* _Work to complete_: Please give an exact transcription of the records shown below.

* _Supplied entries_:
╔══

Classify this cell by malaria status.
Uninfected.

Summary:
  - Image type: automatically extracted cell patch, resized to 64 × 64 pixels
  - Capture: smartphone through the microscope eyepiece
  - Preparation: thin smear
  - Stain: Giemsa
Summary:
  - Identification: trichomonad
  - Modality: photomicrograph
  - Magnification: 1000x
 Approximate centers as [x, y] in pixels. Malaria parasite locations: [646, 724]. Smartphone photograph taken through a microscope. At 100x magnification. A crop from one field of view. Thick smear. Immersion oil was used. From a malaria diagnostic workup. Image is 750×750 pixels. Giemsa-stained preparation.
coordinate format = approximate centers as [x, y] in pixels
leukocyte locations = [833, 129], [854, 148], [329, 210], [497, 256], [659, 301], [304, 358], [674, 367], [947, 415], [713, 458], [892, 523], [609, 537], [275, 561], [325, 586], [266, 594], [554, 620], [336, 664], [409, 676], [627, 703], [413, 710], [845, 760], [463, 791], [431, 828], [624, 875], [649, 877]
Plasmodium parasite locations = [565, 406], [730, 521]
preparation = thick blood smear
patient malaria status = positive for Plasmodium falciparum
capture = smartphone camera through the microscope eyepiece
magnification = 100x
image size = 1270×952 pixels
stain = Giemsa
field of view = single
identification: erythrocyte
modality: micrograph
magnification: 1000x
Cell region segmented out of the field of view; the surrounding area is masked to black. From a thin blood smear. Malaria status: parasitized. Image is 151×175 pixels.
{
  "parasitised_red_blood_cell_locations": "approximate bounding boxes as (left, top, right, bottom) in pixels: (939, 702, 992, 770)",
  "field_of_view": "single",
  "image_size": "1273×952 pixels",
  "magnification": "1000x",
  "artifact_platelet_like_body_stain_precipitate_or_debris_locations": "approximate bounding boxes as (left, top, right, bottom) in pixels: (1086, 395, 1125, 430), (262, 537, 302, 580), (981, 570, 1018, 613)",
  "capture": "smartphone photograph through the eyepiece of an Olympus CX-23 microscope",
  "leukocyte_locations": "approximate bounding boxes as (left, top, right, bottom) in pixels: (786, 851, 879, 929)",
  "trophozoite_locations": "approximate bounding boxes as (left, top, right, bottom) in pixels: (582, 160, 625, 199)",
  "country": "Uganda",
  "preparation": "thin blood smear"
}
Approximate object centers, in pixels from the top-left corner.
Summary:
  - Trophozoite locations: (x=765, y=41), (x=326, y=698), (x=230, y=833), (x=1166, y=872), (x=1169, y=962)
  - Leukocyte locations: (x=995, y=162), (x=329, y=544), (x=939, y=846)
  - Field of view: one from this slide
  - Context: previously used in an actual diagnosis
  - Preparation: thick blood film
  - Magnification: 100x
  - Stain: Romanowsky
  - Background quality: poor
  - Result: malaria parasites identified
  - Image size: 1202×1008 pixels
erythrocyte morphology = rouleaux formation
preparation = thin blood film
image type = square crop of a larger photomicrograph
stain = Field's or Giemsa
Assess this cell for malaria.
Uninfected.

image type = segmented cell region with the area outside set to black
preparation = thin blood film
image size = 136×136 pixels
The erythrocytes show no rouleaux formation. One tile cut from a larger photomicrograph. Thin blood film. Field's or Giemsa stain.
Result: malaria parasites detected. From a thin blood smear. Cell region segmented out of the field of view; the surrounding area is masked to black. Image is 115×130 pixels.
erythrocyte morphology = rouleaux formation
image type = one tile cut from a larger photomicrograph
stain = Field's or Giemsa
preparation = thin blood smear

╚══

* _Answer to the exercise_:
Classify this cell by malaria status.
Uninfected.

Summary:
  - Image type: automatically extracted cell patch, resized to 64 × 64 pixels
  - Capture: smartphone through the microscope eyepiece
  - Preparation: thin smear
  - Stain: Giemsa
Summary:
  - Identification: trichomonad
  - Modality: photomicrograph
  - Magnification: 1000x
 Approximate centers as [x, y] in pixels. Malaria parasite locations: [646, 724]. Smartphone photograph taken through a microscope. At 100x magnification. A crop from one field of view. Thick smear. Immersion oil was used. From a malaria diagnostic workup. Image is 750×750 pixels. Giemsa-stained preparation.
coordinate format = approximate centers as [x, y] in pixels
leukocyte locations = [833, 129], [854, 148], [329, 210], [497, 256], [659, 301], [304, 358], [674, 367], [947, 415], [713, 458], [892, 523], [609, 537], [275, 561], [325, 586], [266, 594], [554, 620], [336, 664], [409, 676], [627, 703], [413, 710], [845, 760], [463, 791], [431, 828], [624, 875], [649, 877]
Plasmodium parasite locations = [565, 406], [730, 521]
preparation = thick blood smear
patient malaria status = positive for Plasmodium falciparum
capture = smartphone camera through the microscope eyepiece
magnification = 100x
image size = 1270×952 pixels
stain = Giemsa
field of view = single
identification: erythrocyte
modality: micrograph
magnification: 1000x
Cell region segmented out of the field of view; the surrounding area is masked to black. From a thin blood smear. Malaria status: parasitized. Image is 151×175 pixels.
{
  "parasitised_red_blood_cell_locations": "approximate bounding boxes as (left, top, right, bottom) in pixels: (939, 702, 992, 770)",
  "field_of_view": "single",
  "image_size": "1273×952 pixels",
  "magnification": "1000x",
  "artifact_platelet_like_body_stain_precipitate_or_debris_locations": "approximate bounding boxes as (left, top, right, bottom) in pixels: (1086, 395, 1125, 430), (262, 537, 302, 580), (981, 570, 1018, 613)",
  "capture": "smartphone photograph through the eyepiece of an Olympus CX-23 microscope",
  "leukocyte_locations": "approximate bounding boxes as (left, top, right, bottom) in pixels: (786, 851, 879, 929)",
  "trophozoite_locations": "approximate bounding boxes as (left, top, right, bottom) in pixels: (582, 160, 625, 199)",
  "country": "Uganda",
  "preparation": "thin blood smear"
}
Approximate object centers, in pixels from the top-left corner.
Summary:
  - Trophozoite locations: (x=765, y=41), (x=326, y=698), (x=230, y=833), (x=1166, y=872), (x=1169, y=962)
  - Leukocyte locations: (x=995, y=162), (x=329, y=544), (x=939, y=846)
  - Field of view: one from this slide
  - Context: previously used in an actual diagnosis
  - Preparation: thick blood film
  - Magnification: 100x
  - Stain: Romanowsky
  - Background quality: poor
  - Result: malaria parasites identified
  - Image size: 1202×1008 pixels
erythrocyte morphology = rouleaux formation
preparation = thin blood film
image type = square crop of a larger photomicrograph
stain = Field's or Giemsa
Assess this cell for malaria.
Uninfected.

image type = segmented cell region with the area outside set to black
preparation = thin blood film
image size = 136×136 pixels
The erythrocytes show no rouleaux formation. One tile cut from a larger photomicrograph. Thin blood film. Field's or Giemsa stain.
Result: malaria parasites detected. From a thin blood smear. Cell region segmented out of the field of view; the surrounding area is masked to black. Image is 115×130 pixels.
erythrocyte morphology = rouleaux formation
image type = one tile cut from a larger photomicrograph
stain = Field's or Giemsa
preparation = thin blood smear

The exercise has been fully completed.